• [Fragmento fuente]
▽
La literatura de ciencia ficción de la época convierte todo este panorama en el imaginario cyberpunk. Visiones oscuras del futuro, fuertemente influenciadas por el film noir, donde la tecnología se ha vuelto omnipresente y una herramienta de dominación por parte de Estados totalitarios, o peor aún, corporaciones totalitarias capaces de controlar las vidas de los individuos. Es el mundo que encontramos en la película Blade Runner, de Ridley Scott, un mundo donde de diferentes maneras los humanos luchan por preservar su humanidad frente al avance de la tecnología: en el caso de Blade Runner, esto adopta la forma de la persecución de los replicants, androides virtualmente indistinguibles de las personas que, por lo mismo, son proscritos y eliminados del planeta. Los personajes en la literatura cyberpunk, los héroes o antihéroes, son justamente el lado punk del asunto: desconfiados del poder y de la autoridad, encuentran la necesidad de resolver los problemas por su propios medios. No son simples espectadores pasivos, sino que poseen el conocimiento y la habilidad para reformular el curso de los acontecimientos, aunque sea de maneras poco significativas a gran escala. Son hackers, que no aceptan el orden como está establecido y consideran que se puede reformular, mejorar. Por ello mismo, viven al margen del sistema, huyendo, perseguidos. Su insistencia en desarrollar y proliferar ideas prohibidas es visto como una amenaza por un sistema altamente tecnificado, e interesado en su propia autopreservación.
Parecido, pero diferente, es el universo steampunk. La visión oscura, muchas veces distópica, del futuro, es reemplazada por la visión de un pasado alternativo, un pasado de máquinas a vapor y tecnologías que nunca existieron o que no pertenecen a un siglo XIX reimaginado de manera futurista. El universo steampunk reintepreta nuestro pasado tecnológico y lo llena de máquinas fantásticas e imposibles, en un mundo que, de nuevo, está poblado por personajes marginales que manejan ciertas habilidades para sacarle la vuelta al sistema. The League Of Extraordinary Gentlemen, la serie de novelas gráficas de Alan Moore que luego fue convertida en película, refleja esta estética y esta actitud. Uno podría incluso rastrear cierta medida de influencia steampunk hacia otras películas de los últimos años, como Van Helsing, o la más reciente adaptación de Sherlock Holmes.
△
• [Registros proporcionados]
▽
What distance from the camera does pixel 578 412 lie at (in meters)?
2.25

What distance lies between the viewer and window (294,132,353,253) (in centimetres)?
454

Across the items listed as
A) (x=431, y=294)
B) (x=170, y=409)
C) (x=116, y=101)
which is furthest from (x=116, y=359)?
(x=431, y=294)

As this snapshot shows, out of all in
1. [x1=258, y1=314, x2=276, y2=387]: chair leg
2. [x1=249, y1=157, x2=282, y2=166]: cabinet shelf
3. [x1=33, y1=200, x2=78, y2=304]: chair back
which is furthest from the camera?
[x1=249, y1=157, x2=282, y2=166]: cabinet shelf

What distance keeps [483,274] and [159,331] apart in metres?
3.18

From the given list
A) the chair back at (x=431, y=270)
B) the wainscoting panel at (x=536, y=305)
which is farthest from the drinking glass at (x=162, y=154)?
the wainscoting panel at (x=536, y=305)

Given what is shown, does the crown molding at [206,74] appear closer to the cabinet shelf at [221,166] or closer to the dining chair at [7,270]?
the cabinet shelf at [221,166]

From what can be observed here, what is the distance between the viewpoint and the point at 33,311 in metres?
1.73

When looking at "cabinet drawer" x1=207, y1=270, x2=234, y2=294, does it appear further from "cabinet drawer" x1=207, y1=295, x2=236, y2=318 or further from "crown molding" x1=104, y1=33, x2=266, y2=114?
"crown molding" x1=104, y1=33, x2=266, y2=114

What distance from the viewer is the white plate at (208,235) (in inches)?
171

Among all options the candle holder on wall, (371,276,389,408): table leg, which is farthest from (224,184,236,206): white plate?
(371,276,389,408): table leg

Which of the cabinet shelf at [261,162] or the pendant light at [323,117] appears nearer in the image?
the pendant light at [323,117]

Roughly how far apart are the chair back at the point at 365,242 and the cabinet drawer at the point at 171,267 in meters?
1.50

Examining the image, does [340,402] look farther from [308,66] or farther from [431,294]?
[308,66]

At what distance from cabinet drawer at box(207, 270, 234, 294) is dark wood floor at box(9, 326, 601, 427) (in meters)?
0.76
△
• [Requisitos]
**1)** Transcribe sin cambios los registros, desde la línea que contiene "Roughly how far" hasta el final de los registros, incluida esa primera línea.
**2)** Prolonga el fragmento sobre el cyberpunk y el steampunk a partir de su última oración.

• [Respuestas del ejercicio]
**1)**
Roughly how far apart are the chair back at the point at 365,242 and the cabinet drawer at the point at 171,267 in meters?
1.50

Examining the image, does [340,402] look farther from [308,66] or farther from [431,294]?
[308,66]

At what distance from cabinet drawer at box(207, 270, 234, 294) is dark wood floor at box(9, 326, 601, 427) (in meters)?
0.76

**2)**
El hilo conductor que hace a todas estas variantes punk interesantes es la manera como reformulan o reaccionan, a su propia manera, ante los ideales de la Modernidad. No sólo por una cuestión de desconfianza ante estos grandes ideales y grandes proyectos modernos, planteados como proyectos totalizantes y totalitarios. Sino también por la manera cómo plantean lo que significa la resistencia (que es en estas visiones casi pesimistas sólo eso: la resistencia, que no necesariamente se ofrece como la inversión o reestructuración de un sistema más grande que uno mismo). Y, por supuesto, el hecho mismo de que la resistencia no puede venir sino a través del uso mismo de las herramientas de aquello que se resiste. Pero el uso de las herramientas es reinterpretado, resignificado al punto que tiene implicaciones completamente diferentes: podemos usar el rock para expresar un mensaje distinto, aún cuando usemos los mismos instrumentos podemos usarlos de manera diferente, de manera creativa.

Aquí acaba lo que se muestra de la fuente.